What you are asked to do:
Copy down every line of the data that follows exactly. Omit the pictures.

Dataset extract:
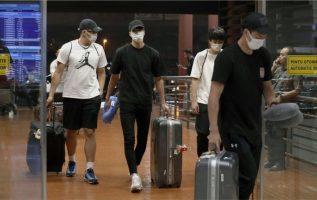Los jugadores japoneses abandonan Indonesia. Foto AP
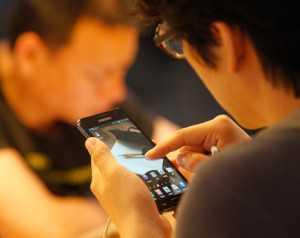 человек с смартфоном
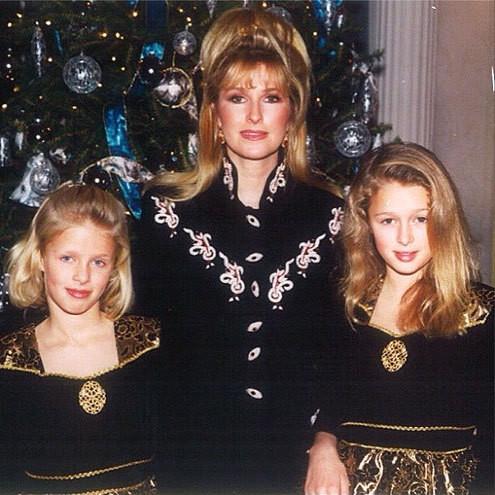 Paris và Nicky Hilton thừa hưởng nét đẹp ngoại hình và sự quyến rũ từ mẹ ruột. Mẹ ruột của Paris Hilton là bà Kathy Hilton, vốn là một nghệ sĩ diễn viên nổi tiếng. Cha ruột của cô là một doanh nhân giàu có và thành đạt. Bà Kathy sinh được hai con gái và hai con trai.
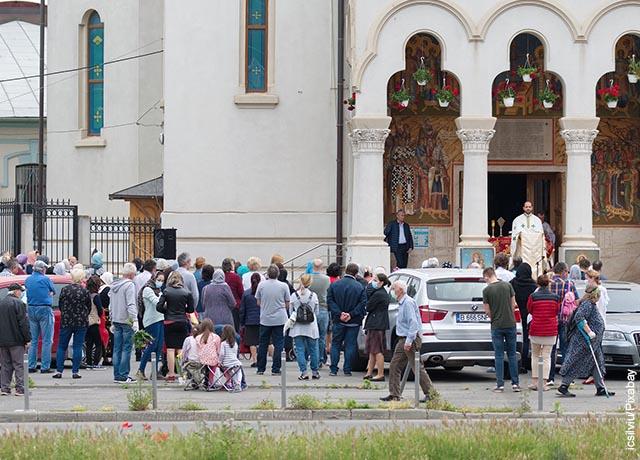 Foto de feligreses fuera de una iglesia que ilustra lo que es soñar con mucha gente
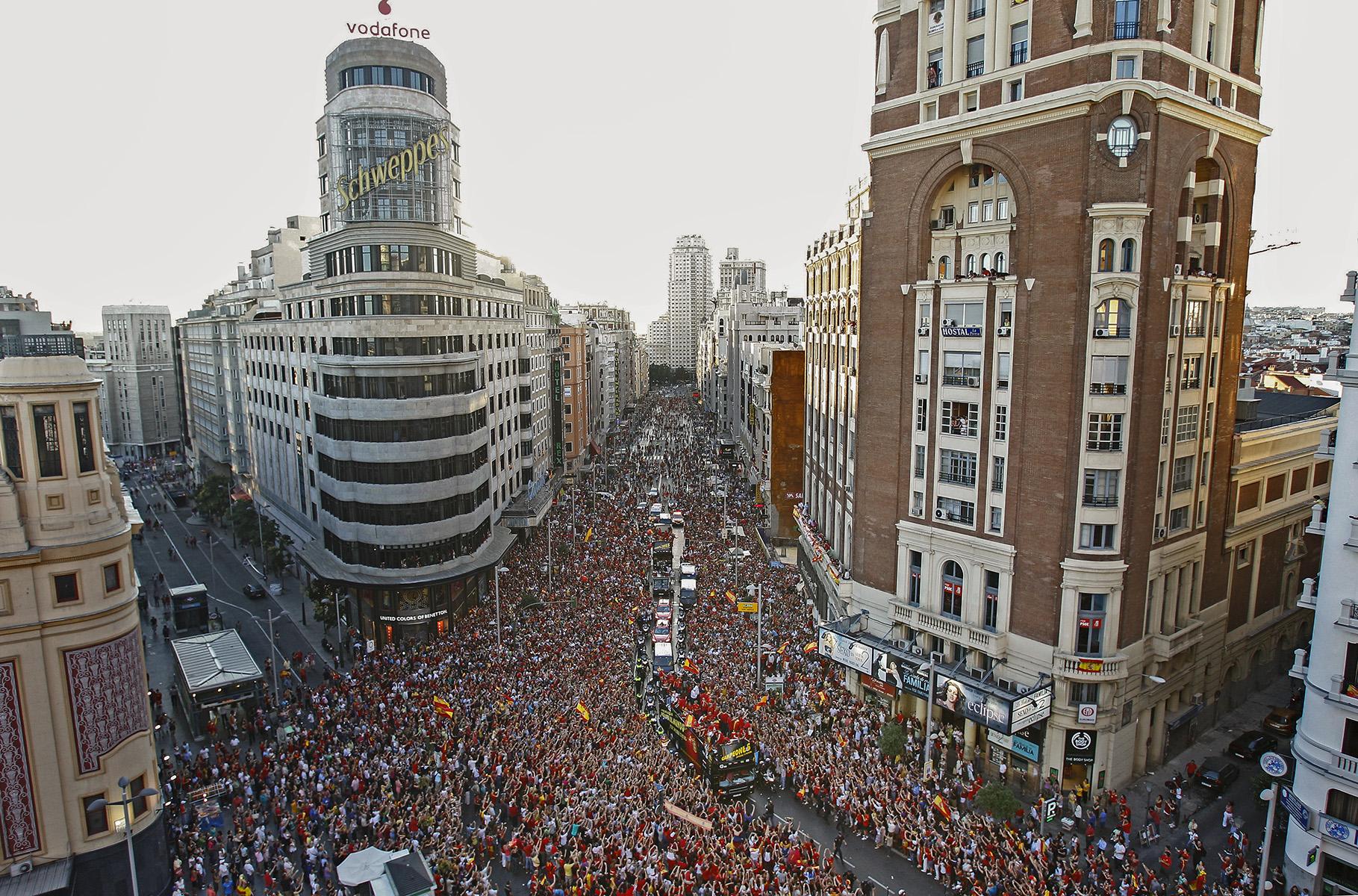 CELEBRACIONES DE LA SELECCION ESPAÑOLA DE FUTBOL POR LAS CALLES DE MADRID _ CAMPEONA DEL MUNDO 2010© www.albertoroldan.com / DIARIO LA RAZONJULIO 2010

Answer to this exercise:
Los jugadores japoneses abandonan Indonesia. Foto AP
 человек с смартфоном
 Paris và Nicky Hilton thừa hưởng nét đẹp ngoại hình và sự quyến rũ từ mẹ ruột. Mẹ ruột của Paris Hilton là bà Kathy Hilton, vốn là một nghệ sĩ diễn viên nổi tiếng. Cha ruột của cô là một doanh nhân giàu có và thành đạt. Bà Kathy sinh được hai con gái và hai con trai.
 Foto de feligreses fuera de una iglesia que ilustra lo que es soñar con mucha gente
 CELEBRACIONES DE LA SELECCION ESPAÑOLA DE FUTBOL POR LAS CALLES DE MADRID _ CAMPEONA DEL MUNDO 2010© www.albertoroldan.com / DIARIO LA RAZONJULIO 2010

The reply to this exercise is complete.